Ханс Бальтазар - Истина симфонична
Можно попробовать разрешить эту дилемму в двух противоположных аспектах. Сначала попытаться понять крестные страдания Христа вкупе с его богооставленностью как парадоксальное выражение его радости, что было со всей серьезностью[33] предпринято Альбером Франк-Дюкеном[34]. «Вопреки его отверженности, непостижимому и адскому одиночеству его последнего часа на кресте — нет сердца, столь переполненного истинной радостью, как сердце Иисуса… тайная дрожь радости пронизывает его. Как будто бы "ад" омраченной любви построил — по ту сторону всякого наслаждения, всякого эгоизма — подлинную, чистую и неприкровенную истину любви и потому — радости…. величественно-бездонной, божественно свободной и спонтанной, радости послушания, радости жертвенной любви, радости полной самоотдачи, радости, "отданной" Богу… Радость тем самым перестает быть чем-то "психологическим" и переживаемым, т. е. возникающим, случайным, акцидентальным, но становится "онтологичной", сущностной; она сама обосновывает бытие, трансцендирует и обожествляет[35]». Можно было бы увидеть в этих словах разрешение нашего вопроса, однако они настигают нас слишком стремительно: можно ли по-настоящему говорить о радости, когда она уже не ощущается непосредственно?

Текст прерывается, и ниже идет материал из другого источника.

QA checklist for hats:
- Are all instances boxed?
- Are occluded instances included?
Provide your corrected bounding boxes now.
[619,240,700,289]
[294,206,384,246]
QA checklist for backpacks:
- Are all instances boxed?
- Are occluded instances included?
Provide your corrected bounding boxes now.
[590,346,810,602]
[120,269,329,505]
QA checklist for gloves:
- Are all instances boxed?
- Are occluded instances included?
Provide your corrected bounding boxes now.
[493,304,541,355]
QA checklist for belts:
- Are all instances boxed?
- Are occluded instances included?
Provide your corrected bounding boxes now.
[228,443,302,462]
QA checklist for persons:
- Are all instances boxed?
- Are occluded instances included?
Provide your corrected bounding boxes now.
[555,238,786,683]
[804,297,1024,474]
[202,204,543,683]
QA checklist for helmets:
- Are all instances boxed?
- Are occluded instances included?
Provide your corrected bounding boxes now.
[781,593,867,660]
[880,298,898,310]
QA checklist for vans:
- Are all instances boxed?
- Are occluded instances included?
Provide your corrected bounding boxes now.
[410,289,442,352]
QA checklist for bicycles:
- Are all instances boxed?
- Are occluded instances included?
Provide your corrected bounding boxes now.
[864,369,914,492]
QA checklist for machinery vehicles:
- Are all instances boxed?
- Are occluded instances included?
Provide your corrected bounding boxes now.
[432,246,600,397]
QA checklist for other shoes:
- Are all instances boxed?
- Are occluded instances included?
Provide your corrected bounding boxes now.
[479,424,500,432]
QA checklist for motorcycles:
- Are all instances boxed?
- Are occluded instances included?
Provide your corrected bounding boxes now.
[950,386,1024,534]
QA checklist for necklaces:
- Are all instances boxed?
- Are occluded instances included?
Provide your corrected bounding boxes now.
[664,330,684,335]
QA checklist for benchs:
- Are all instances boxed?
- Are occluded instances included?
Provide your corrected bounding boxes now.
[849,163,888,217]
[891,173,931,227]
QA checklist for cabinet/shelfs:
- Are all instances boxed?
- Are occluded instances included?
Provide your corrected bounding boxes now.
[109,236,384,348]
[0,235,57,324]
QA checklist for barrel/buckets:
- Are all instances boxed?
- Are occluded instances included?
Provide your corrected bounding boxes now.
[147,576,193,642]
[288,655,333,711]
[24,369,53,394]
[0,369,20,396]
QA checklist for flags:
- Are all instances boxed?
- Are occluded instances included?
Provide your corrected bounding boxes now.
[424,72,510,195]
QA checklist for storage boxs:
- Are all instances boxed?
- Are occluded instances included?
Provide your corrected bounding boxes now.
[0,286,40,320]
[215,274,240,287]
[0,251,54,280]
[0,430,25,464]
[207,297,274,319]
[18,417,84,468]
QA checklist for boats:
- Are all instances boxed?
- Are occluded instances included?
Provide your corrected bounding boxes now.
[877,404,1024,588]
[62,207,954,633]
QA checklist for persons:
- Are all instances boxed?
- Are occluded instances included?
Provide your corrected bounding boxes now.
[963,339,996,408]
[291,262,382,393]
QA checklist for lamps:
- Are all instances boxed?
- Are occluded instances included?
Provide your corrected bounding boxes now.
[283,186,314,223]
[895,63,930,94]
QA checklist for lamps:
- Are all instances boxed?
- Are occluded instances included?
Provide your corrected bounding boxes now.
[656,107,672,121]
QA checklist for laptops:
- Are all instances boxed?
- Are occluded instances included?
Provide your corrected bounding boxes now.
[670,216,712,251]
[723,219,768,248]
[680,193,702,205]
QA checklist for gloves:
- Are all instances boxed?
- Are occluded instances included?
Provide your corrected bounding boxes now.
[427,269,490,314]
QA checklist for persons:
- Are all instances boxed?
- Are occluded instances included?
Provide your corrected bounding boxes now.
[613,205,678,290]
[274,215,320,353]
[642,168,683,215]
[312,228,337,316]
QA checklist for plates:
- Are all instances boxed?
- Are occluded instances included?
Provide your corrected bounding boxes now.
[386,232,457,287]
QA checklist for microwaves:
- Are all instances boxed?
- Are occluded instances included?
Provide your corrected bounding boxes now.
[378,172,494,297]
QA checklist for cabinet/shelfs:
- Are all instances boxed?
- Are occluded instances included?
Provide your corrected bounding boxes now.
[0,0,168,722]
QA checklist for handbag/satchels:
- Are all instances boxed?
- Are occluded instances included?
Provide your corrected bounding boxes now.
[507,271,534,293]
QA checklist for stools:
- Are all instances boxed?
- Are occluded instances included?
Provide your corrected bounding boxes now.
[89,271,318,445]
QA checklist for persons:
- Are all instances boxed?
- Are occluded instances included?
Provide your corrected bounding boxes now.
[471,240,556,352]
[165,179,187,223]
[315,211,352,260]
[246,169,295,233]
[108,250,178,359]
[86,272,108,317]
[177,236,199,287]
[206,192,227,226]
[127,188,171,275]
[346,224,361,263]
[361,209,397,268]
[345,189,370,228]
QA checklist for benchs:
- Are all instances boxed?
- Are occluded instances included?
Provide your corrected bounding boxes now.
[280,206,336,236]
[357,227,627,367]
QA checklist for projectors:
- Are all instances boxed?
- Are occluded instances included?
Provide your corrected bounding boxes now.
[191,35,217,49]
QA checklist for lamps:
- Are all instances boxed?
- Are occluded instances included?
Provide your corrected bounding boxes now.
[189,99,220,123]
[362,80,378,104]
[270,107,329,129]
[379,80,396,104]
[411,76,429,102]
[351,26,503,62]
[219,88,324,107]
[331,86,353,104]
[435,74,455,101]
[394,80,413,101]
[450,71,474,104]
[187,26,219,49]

Попробуем подойти к нашей задаче с другой стороны, вспомнив учеников Иисуса: «Они же пошли из синедриона, радуясь, что за имя Господа Иисуса удостоились принять бесчестие» (Деян 5, 41). Исходя из этой фразы можно попытаться истолковать слова Павла о себе: «Я сораспялся Христу» (Гал 2,19), а также те, в которых он перечисляет переживаемые им крайне тяжелые физические и духовные страдания: злословие, хулу, проклятья, презрительное отношение как к сору и праху (1 Кор 4, 10–13), несение страданий Христа в собственном теле (2 Кор 4, 10), стигматизация на теле (в каком бы смысле ни понимать ее, Гал 6, 17). Сопоставим это с другими его словами: «я исполнен утешением, преизобилую радостью, при всей скорби нашей» (2 Кор 7,4) — о тайном источнике его силы» Вообще скорбь и радость часто сочетаются в Новом завете: Мф 5, 13 и прлл.; Деян 7, 55 слл.; 1 Фес 1, 6.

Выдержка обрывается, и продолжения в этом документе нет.